Fix ReFS or allow pre-MBS storage option in DPM 2016
Fix ReFS or allow pre-MBS storage option in DPM 2016
MBS is clearly broken, for a long time and since a fix is not eminent, please allow us to return to DPM 2012 R2 style of storage.
Even on full 100% SSD (we have a 30TB enterprise SSD backend) performance degrades up to 50% after about 6 months. It's still relatively fast, but there is clearly a lot more going on than simple fragmentation. Fragmentation shouldn't matter on SSDs because of 0 seek time, yet it does. There is something broken in ReFS in how it chains files together for the block cloning feature, which is what DPM is relying on.
Alexander Klimenok commented
How to disable ReFS on SCDPM 2016/2019.
You must using clean installed SCPM 2016/2019 without PG on ReFS or need remove all PG and MBS storage.

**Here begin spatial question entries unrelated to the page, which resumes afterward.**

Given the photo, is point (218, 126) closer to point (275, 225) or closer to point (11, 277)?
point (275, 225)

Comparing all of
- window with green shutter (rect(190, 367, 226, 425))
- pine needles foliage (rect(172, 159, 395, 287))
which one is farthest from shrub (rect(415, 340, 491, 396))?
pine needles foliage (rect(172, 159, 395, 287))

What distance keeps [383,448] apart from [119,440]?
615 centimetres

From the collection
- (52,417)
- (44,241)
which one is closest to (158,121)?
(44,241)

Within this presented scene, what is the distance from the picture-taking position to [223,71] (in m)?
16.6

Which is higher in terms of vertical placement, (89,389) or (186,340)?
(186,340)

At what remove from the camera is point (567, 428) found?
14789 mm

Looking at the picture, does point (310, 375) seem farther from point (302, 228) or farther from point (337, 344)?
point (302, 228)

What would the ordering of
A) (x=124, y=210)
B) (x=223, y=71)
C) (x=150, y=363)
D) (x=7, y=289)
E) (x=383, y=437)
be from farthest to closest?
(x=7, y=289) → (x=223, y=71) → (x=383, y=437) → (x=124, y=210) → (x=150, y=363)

Run regedit and create 2 registry value:
HKEY_LOCAL_MACHINE\SOFTWARE\Microsoft\Microsoft Data Protection Manager\Configuration\DiskStorage
and these value
Also need replace DLL on DPM bin directory RHL.dll for 2019CU2/2016CU10. Get dll from MS Support.
Flash storage doesn't prevent degradation; the fragmentation still occurs due to IMO poor software design. The 4% SSD storage is a band-aid; it just provides enough IOPS for the fragmented data to mask the problem.
Reading between the lines here and on the Veeam forums, there are two issues - firstly ReFS is poorly implemented in the OS. It's especially bad in 2016, and somewhat better in 2019, but still requires a large number of registry tweaks and a couple hotfixes to remotely work, if you can call its current state working.
The second issue is the lack of management of the fragmentation. I don't know if this is DPM's fault or the OS's fault, but we have known how to deal with fragmentation for a long time. Increasing the ReFS chunk size from 4KB to 64KB as Veeam does would cut the fragmentation problem down by a factor of 16X at the cost of some lost disk space efficiency.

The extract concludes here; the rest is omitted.